* start RECORDS SHOWN *
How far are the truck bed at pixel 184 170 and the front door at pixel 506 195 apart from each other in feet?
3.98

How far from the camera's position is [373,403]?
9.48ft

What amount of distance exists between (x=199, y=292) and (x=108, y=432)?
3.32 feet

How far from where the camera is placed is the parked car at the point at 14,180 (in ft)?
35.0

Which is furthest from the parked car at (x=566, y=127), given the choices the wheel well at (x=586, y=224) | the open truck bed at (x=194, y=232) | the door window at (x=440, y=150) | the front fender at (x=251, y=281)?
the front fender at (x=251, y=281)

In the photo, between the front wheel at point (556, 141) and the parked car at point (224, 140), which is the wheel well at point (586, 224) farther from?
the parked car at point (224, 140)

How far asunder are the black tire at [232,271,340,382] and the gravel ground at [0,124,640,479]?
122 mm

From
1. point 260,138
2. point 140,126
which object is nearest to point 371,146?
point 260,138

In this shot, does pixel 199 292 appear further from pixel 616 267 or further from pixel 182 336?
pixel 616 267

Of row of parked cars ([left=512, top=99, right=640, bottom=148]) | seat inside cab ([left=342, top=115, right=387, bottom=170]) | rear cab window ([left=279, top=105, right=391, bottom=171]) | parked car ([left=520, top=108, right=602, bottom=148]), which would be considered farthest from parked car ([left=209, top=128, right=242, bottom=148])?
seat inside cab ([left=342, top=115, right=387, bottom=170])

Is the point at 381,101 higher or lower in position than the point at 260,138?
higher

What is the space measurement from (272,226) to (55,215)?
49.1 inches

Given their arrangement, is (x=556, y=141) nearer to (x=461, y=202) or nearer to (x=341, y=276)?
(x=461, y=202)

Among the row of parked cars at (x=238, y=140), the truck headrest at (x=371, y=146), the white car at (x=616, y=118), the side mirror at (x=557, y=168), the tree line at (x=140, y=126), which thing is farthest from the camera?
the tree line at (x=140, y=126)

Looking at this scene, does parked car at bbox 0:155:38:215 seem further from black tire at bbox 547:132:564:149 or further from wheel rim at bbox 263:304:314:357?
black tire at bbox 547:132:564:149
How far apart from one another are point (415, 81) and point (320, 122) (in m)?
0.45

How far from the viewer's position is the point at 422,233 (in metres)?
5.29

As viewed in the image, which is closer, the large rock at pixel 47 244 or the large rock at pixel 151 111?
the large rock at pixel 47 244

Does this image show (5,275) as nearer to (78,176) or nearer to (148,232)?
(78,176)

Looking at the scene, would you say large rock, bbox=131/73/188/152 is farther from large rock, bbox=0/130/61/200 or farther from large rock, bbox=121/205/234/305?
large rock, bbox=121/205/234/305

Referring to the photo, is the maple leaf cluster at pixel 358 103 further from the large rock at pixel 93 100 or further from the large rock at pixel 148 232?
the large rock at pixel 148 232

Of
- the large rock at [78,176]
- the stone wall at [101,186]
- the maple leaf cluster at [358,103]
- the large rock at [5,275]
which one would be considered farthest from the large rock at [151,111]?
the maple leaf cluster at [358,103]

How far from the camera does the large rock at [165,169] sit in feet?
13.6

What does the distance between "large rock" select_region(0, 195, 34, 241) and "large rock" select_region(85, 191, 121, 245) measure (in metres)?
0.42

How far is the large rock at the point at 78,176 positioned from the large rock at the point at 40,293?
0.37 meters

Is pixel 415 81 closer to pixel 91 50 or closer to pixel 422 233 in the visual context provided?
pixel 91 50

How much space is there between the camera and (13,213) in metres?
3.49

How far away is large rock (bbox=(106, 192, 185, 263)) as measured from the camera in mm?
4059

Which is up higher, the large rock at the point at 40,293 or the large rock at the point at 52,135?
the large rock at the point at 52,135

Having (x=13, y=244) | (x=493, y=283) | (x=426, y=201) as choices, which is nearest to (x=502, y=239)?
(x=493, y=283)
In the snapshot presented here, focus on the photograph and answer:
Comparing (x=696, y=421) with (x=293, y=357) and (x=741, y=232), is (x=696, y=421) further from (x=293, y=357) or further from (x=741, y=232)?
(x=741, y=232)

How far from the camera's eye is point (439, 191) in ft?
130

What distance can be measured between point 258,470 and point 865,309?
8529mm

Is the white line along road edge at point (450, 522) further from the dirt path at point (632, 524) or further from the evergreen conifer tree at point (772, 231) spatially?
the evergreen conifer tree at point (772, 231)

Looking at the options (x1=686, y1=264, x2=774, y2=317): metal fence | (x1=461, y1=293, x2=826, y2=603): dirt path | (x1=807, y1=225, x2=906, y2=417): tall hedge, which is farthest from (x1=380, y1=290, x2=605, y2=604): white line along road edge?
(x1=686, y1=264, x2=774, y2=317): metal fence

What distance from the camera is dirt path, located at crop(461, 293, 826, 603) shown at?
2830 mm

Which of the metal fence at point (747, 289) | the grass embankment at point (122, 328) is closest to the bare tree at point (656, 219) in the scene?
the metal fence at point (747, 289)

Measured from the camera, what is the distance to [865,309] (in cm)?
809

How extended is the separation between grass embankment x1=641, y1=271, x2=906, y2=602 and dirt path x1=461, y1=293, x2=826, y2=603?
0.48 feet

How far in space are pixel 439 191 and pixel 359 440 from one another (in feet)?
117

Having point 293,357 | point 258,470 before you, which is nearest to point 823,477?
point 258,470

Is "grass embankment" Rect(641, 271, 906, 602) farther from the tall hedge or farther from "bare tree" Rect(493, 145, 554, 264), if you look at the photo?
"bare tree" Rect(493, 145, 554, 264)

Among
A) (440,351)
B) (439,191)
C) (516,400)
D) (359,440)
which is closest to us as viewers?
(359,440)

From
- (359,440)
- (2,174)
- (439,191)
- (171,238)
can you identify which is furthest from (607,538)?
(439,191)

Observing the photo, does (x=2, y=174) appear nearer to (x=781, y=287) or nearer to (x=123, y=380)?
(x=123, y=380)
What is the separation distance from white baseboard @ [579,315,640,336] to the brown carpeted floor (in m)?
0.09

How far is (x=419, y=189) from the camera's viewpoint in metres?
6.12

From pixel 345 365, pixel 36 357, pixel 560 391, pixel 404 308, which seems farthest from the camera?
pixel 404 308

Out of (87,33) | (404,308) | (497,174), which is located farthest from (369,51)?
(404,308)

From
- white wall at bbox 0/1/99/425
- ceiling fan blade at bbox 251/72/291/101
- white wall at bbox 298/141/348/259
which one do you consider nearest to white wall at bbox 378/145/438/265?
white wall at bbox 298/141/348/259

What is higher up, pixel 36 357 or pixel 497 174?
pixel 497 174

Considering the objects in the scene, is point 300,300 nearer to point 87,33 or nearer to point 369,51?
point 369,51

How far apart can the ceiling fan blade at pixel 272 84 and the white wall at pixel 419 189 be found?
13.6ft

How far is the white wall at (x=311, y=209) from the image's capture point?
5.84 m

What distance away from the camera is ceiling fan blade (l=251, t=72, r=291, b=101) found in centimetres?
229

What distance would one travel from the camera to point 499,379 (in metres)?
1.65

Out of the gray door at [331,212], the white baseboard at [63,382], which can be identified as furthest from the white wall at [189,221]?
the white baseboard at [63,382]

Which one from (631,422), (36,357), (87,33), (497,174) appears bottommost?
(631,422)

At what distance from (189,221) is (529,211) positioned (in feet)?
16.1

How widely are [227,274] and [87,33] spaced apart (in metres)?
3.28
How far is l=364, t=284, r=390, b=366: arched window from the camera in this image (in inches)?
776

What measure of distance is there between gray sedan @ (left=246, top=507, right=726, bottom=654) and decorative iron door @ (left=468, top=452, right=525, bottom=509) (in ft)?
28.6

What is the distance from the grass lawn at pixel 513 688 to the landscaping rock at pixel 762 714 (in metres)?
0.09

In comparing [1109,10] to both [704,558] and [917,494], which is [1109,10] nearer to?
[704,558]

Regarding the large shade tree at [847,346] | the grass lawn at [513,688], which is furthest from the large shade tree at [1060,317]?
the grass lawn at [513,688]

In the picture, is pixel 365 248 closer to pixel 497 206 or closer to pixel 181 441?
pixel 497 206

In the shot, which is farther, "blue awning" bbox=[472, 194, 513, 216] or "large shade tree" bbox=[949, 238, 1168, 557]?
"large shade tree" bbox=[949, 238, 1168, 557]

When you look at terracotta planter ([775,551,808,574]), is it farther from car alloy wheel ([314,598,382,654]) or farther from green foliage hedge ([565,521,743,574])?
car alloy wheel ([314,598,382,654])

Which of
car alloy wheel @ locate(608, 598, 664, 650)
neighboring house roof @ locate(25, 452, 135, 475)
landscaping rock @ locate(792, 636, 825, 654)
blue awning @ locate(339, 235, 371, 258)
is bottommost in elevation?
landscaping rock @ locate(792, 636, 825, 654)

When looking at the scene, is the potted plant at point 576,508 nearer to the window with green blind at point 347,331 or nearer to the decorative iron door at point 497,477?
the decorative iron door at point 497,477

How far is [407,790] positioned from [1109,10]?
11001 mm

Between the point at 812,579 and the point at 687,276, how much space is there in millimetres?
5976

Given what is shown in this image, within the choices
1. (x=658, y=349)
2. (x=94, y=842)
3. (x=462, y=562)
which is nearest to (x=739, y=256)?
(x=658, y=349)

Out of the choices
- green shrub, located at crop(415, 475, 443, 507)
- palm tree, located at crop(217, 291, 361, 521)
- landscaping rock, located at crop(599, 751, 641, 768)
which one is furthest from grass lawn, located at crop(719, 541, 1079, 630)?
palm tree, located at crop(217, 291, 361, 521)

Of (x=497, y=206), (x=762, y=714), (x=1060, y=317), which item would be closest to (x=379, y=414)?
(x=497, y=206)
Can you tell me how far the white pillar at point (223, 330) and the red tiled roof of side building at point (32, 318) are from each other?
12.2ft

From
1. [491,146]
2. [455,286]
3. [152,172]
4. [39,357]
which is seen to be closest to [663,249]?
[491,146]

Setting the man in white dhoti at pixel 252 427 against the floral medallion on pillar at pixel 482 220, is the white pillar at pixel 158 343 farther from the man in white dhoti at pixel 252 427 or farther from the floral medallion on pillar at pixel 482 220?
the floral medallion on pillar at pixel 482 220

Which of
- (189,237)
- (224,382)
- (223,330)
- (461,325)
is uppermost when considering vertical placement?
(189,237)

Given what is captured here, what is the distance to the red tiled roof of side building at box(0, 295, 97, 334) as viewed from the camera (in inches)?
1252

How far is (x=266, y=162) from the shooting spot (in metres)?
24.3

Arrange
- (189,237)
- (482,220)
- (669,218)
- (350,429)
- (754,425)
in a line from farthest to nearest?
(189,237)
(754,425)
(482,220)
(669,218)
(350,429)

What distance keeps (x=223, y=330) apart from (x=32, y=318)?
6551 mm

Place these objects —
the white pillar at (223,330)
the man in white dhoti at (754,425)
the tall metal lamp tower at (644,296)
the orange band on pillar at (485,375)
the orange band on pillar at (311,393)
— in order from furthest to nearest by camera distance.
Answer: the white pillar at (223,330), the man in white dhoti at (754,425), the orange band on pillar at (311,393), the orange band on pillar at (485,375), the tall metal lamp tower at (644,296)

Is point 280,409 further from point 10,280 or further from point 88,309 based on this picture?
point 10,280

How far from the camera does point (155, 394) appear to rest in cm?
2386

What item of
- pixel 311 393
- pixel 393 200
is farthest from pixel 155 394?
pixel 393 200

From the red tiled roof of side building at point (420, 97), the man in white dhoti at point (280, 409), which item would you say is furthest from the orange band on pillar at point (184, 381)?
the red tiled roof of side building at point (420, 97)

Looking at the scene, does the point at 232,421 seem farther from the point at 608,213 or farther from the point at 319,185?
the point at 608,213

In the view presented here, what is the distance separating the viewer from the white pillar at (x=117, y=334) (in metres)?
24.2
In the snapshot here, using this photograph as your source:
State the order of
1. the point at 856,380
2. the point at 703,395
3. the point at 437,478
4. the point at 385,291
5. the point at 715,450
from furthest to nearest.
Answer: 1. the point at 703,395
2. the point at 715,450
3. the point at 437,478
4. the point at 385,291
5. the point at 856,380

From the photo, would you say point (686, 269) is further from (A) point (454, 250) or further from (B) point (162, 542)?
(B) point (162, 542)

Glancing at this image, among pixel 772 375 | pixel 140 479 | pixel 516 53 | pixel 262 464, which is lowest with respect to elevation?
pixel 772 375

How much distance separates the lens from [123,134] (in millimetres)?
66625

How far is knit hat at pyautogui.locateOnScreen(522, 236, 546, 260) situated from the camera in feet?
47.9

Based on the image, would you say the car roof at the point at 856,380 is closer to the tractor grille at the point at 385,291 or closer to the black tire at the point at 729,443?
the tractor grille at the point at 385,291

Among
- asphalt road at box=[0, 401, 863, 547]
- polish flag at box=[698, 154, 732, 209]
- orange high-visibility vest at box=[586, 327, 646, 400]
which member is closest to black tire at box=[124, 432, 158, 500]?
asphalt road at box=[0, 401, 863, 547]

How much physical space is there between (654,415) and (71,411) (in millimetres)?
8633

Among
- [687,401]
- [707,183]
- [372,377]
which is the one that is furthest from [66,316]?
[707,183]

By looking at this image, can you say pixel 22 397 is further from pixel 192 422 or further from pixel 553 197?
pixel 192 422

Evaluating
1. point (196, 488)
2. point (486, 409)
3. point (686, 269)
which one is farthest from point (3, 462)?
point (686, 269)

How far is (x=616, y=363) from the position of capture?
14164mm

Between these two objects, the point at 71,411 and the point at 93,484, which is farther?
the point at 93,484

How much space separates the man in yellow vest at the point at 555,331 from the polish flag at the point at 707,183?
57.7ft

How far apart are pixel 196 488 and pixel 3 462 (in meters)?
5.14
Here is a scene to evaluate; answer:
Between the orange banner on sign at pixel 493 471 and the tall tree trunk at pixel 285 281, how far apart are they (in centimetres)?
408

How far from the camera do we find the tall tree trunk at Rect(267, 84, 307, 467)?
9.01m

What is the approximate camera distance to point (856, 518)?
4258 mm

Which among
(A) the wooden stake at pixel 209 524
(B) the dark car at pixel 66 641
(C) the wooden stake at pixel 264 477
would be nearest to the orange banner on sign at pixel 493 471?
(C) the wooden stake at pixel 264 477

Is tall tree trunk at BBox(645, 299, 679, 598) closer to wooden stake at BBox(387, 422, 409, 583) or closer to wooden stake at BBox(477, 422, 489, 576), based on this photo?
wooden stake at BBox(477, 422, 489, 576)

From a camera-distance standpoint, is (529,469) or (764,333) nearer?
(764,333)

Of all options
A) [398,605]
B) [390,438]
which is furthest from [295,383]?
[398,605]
* end RECORDS SHOWN *
### WHAT THE TASK REQUIRES
Reproduce word for word the stretch of the rows above from the line containing "Place these objects —" through the line containing "5. the point at 856,380".

### RIGHT ANSWER
Place these objects —
the white pillar at (223,330)
the man in white dhoti at (754,425)
the tall metal lamp tower at (644,296)
the orange band on pillar at (485,375)
the orange band on pillar at (311,393)
— in order from furthest to nearest by camera distance.
Answer: the white pillar at (223,330), the man in white dhoti at (754,425), the orange band on pillar at (311,393), the orange band on pillar at (485,375), the tall metal lamp tower at (644,296)

Is point 280,409 further from point 10,280 or further from point 88,309 based on this picture?
point 10,280

How far from the camera does point (155, 394) appear to rest in cm?
2386

What item of
- pixel 311 393
- pixel 393 200
is farthest from pixel 155 394?
pixel 393 200

From the red tiled roof of side building at point (420, 97), the man in white dhoti at point (280, 409), which item would you say is furthest from the orange band on pillar at point (184, 381)?
the red tiled roof of side building at point (420, 97)

Looking at the scene, does the point at 232,421 seem farther from the point at 608,213 or farther from the point at 319,185?
the point at 608,213

In the view presented here, what is the distance separating the viewer from the white pillar at (x=117, y=334) (in metres)?
24.2
In the snapshot here, using this photograph as your source:
State the order of
1. the point at 856,380
2. the point at 703,395
3. the point at 437,478
4. the point at 385,291
5. the point at 715,450
from furthest to nearest.
Answer: 1. the point at 703,395
2. the point at 715,450
3. the point at 437,478
4. the point at 385,291
5. the point at 856,380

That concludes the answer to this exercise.